Magowan E A, Maguire I E, Smith S, Redpath S, Marks N J, Wilson R P, Menzies F, O'Hagan M, Scantlebury D M
School of Biological Sciences, Queen's University Belfast, 19 Chlorine Gardens, Belfast, BT9 5DL Northern Ireland UK.
Randox Laboratories Ltd. Crumlin, Antrim, Northern Ireland UK.
Anim Biotelemetry. 2022;10(1):10. doi: 10.1186/s40317-022-00282-2. Epub 2022 Mar 10.
Recent developments in both hardware and software of animal-borne data loggers now enable large amounts of data to be collected on both animal movement and behaviour. In particular, the combined use of tri-axial accelerometers, tri-axial magnetometers and GPS loggers enables animal tracks to be elucidated using a procedure of 'dead-reckoning'. Although this approach was first suggested 30 years ago by Wilson et al (1991), surprisingly few measurements have been made in free-ranging terrestrial animals. The current study examines movements, interactions with habitat features, and home-ranges calculated from just GPS data and also from dead-reckoned data in a model terrestrial mammal, the European badger ().
Research was undertaken in farmland in Northern Ireland. Two badgers (one male, one female) were live-trapped and fitted with a GPS logger, a tri-axial accelerometer, and a tri-axial magnetometer. Thereafter, the badgers' movement paths over 2 weeks were elucidated using just GPS data and GPS-enabled dead-reckoned data, respectively.

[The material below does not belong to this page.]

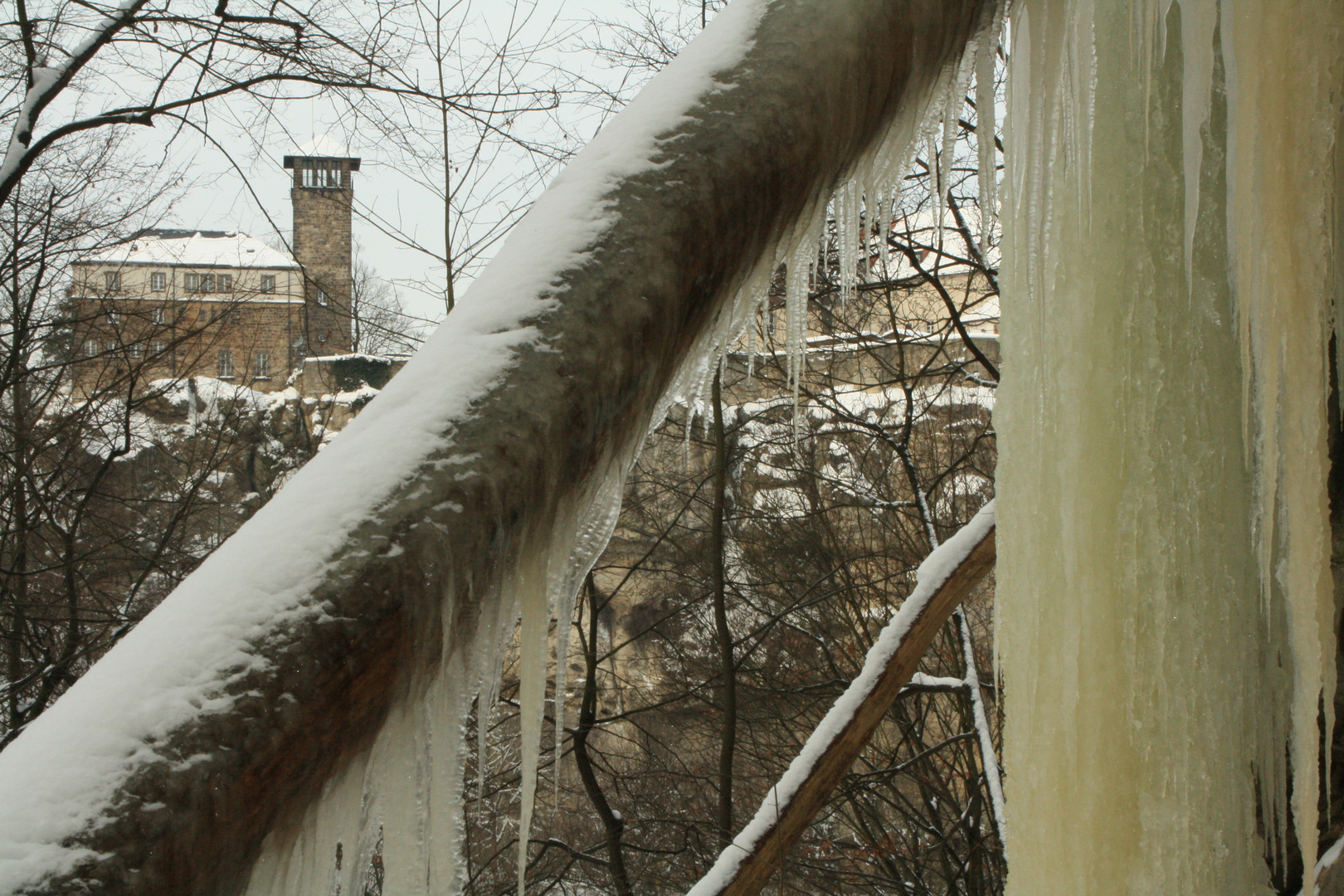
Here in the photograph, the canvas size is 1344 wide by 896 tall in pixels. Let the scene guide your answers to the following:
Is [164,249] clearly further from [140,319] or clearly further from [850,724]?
[850,724]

Badgers travelled further using data from dead-reckoned calculations than using the data from only GPS data. Whilst once-hourly GPS data could only be represented by straight-line movements between sequential points, the sub-second resolution dead-reckoned tracks were more tortuous. Although there were no differences in Minimum Convex Polygon determinations between GPS- and dead-reckoned data, Kernel Utilisation Distribution determinations of home-range size were larger using the former method. This was because dead-reckoned data more accurately described the particular parts of landscape constituting most-visited core areas, effectively narrowing the calculation of habitat use. Finally, the dead-reckoned data showed badgers spent more time near to field margins and hedges than simple GPS data would suggest.
Significant differences emerge when analyses of habitat use and movements are compared between calculations made using just GPS data or GPS-enabled dead-reckoned data. In particular, use of dead-reckoned data showed that animals moved 2.2 times farther, had better-defined use of the habitat (revealing clear core areas), and made more use of certain habitats (field margins, hedges). Use of dead-reckoning to provide detailed accounts of animal movement and highlight the minutiae of interactions with the environment should be considered an important technique in the ecologist's toolkit.
动物携带的数据记录器在硬件和软件方面的最新进展,现在能够收集大量关于动物运动和行为的数据。特别是,三轴加速度计、三轴磁力计和GPS记录器的联合使用,使得能够通过“航位推算”程序来阐明动物的踪迹。尽管这种方法早在30年前就由威尔逊等人(1991年)提出,但令人惊讶的是,在自由放养的陆生动物中进行的测量却很少。当前的研究考察了一种典型的陆生哺乳动物——欧洲獾,其仅根据GPS数据以及根据航位推算数据计算出的运动、与栖息地特征的相互作用和活动范围。
研究在北爱尔兰的农田中进行。捕获了两只獾(一雄一雌),并为它们安装了GPS记录器、三轴加速度计和三轴磁力计。此后,分别仅使用GPS数据和启用GPS的航位推算数据来阐明獾在两周内的运动路径。
与仅使用GPS数据相比,使用航位推算计算的数据时,獾的移动距离更远。虽然每小时一次的GPS数据只能由连续点之间的直线运动来表示,但亚秒级分辨率的航位推算轨迹更加曲折。尽管在GPS数据和航位推算数据之间,最小凸多边形的测定没有差异,但使用前一种方法测定的活动范围大小的核利用分布更大。这是因为航位推算数据更准确地描述了构成最常访问核心区域的景观的特定部分,有效地缩小了栖息地利用的计算范围。最后,航位推算数据显示,獾在田边和树篱附近花费的时间比简单的GPS数据所显示的要多。
当比较仅使用GPS数据或启用GPS的航位推算数据进行的栖息地利用和运动分析时,会出现显著差异。特别是,使用航位推算数据表明,动物移动的距离远2.2倍,对栖息地的利用更明确(揭示了清晰的核心区域),并且更多地利用了某些栖息地(田边、树篱)。使用航位推算来详细描述动物运动并突出与环境相互作用的细节,应被视为生态学家工具包中的一项重要技术。